Muscarinic cholinoceptor agonists and antagonists are modulators of the activity of α1-adrenoceptors in the membranes of rat cerebral cortex

Abstract

The effects of activation and inhibition of muscarinic cholinoceptors by carbachol and atropine on the binding of specific nonselective α1-antagonist [3H]prazosine in synaptosomal membranes of rat cerebral cortex have been studied. It has been shown that the ligand-receptor interaction of α1-adrenoceptors corresponds to the model suggesting the presence of a single receptor pool and the binding of two ligand molecules to the receptor. The parameters of [3H]prazosine binding to α1-adrenoceptors were as follows: Kd = 1.56 ± 0.17 nM, Bmax = 30.25 ± 1.78 fmol/mg protein, n = 2. Upon inhibition of muscarinic cholinoceptors by atropine or their activation by carbachol, the radiolabelled ligand is bound to α1-adrenoceptors according to the same model but at n = 1. In the presence of atropine, the sensitivity of α1-adrenoceptors to [3H]prazosine decreases more than twofold (Kd = 3.52 ± 0.36 nM) and the concentration of the active receptors is 36% lower (Bmax = 19.45 ± 1.46 fmol/mg protein).

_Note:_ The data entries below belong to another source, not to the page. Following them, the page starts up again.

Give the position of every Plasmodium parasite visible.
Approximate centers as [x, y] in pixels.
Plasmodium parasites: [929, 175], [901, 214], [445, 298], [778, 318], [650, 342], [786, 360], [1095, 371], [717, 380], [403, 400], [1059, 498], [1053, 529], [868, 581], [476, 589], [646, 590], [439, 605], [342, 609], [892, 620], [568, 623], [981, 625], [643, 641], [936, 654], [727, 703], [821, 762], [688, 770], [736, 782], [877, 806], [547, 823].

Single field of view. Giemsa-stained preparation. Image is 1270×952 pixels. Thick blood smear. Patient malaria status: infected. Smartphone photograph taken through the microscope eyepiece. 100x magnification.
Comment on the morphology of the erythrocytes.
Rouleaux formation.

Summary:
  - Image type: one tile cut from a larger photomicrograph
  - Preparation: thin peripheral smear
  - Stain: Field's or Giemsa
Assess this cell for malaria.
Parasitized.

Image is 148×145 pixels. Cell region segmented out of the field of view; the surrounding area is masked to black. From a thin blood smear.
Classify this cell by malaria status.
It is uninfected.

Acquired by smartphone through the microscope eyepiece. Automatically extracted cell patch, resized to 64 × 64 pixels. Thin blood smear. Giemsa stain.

Carbachol does not reduce the affinity of adrenoceptors to the ligand, while the concentration of active receptors decreases like in the case of atropine. It is supposed that α1-adrenoceptors in the membranes of rat cerebral cortex exist as dimers. The modulating effects of atropine and carbachol on the binding of specific antagonist by α1-adrenoceptors are exhibited as changes in the general character of binding (monomerization of α1-adrenoceptors) and as inhibitory effect on the [3H]prazosine binding parameters.